*What you will do*.
Rewrite every line of the records below as a Markdown table with the columns Row and Line, numbering the rows and skipping blank lines. Leave the pictures out of the answer.

* begin Data excerpts *

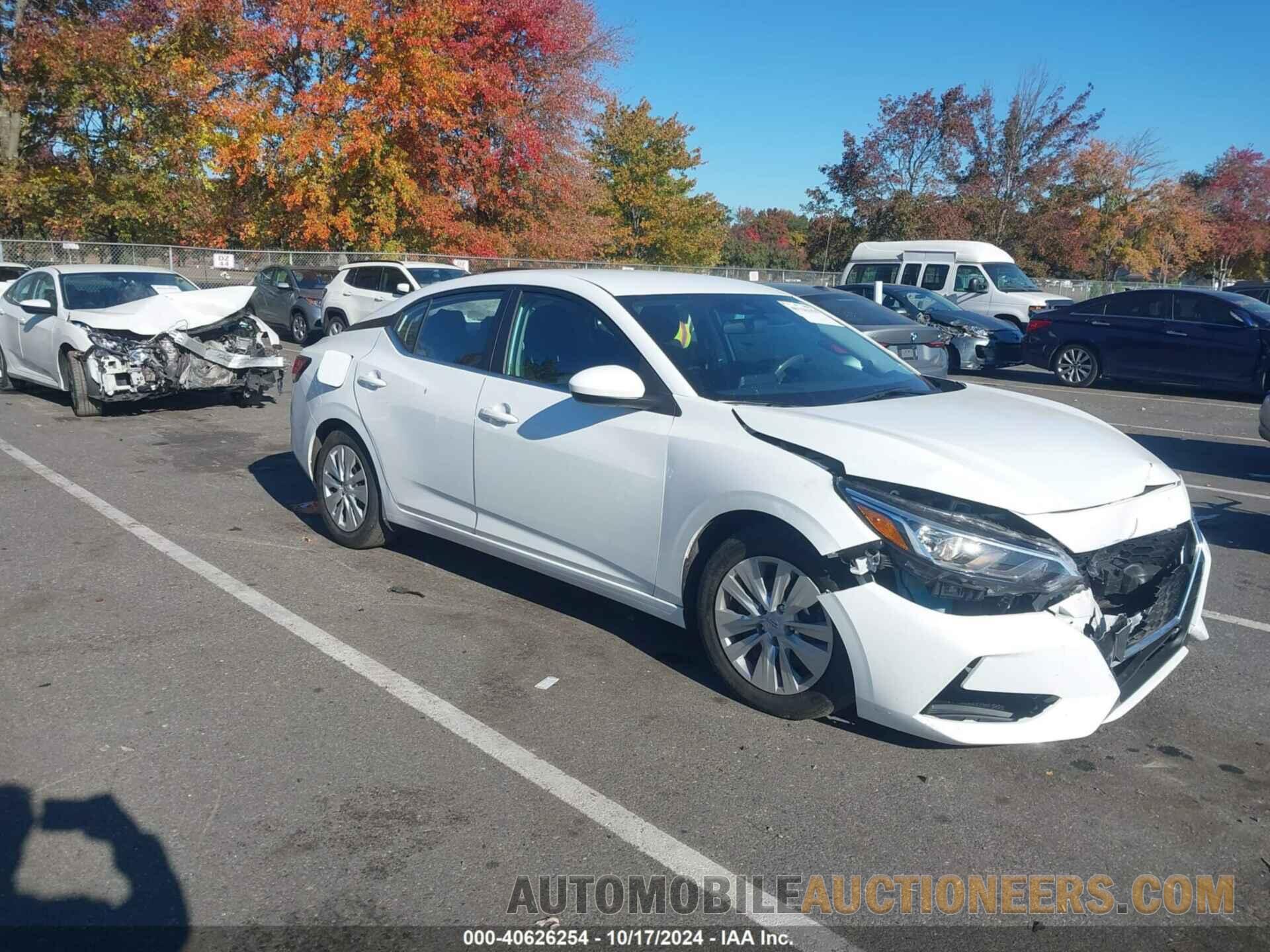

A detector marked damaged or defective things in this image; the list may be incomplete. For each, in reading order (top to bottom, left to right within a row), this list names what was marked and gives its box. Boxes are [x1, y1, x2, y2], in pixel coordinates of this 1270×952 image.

wrecked white sedan [0, 266, 283, 418]
damaged silver sedan [0, 266, 283, 418]
crushed front end [75, 315, 284, 401]
damaged front bumper [77, 315, 286, 401]
wrecked white sedan [292, 269, 1214, 746]
damaged front bumper [818, 518, 1214, 751]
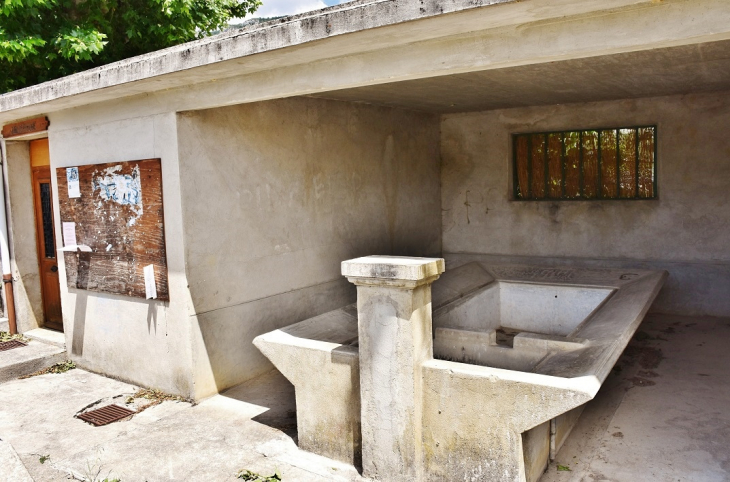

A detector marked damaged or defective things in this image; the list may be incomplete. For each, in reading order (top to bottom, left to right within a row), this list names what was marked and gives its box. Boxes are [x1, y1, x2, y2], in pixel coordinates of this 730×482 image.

* end Data excerpts *

*Correct response*.
| Row | Line |
|---|---|
| 1 | A detector marked damaged or defective things in this image; the list may be incomplete. For each, in reading order (top to bottom, left to right within a row), this list names what was marked and gives its box. Boxes are [x1, y1, x2, y2], in pixel coordinates of this 1270×952 image. |
| 2 | wrecked white sedan [0, 266, 283, 418] |
| 3 | damaged silver sedan [0, 266, 283, 418] |
| 4 | crushed front end [75, 315, 284, 401] |
| 5 | damaged front bumper [77, 315, 286, 401] |
| 6 | wrecked white sedan [292, 269, 1214, 746] |
| 7 | damaged front bumper [818, 518, 1214, 751] |
| 8 | A detector marked damaged or defective things in this image; the list may be incomplete. For each, in reading order (top to bottom, left to right within a row), this list names what was marked and gives its box. Boxes are [x1, y1, x2, y2], in pixel coordinates of this 730×482 image. |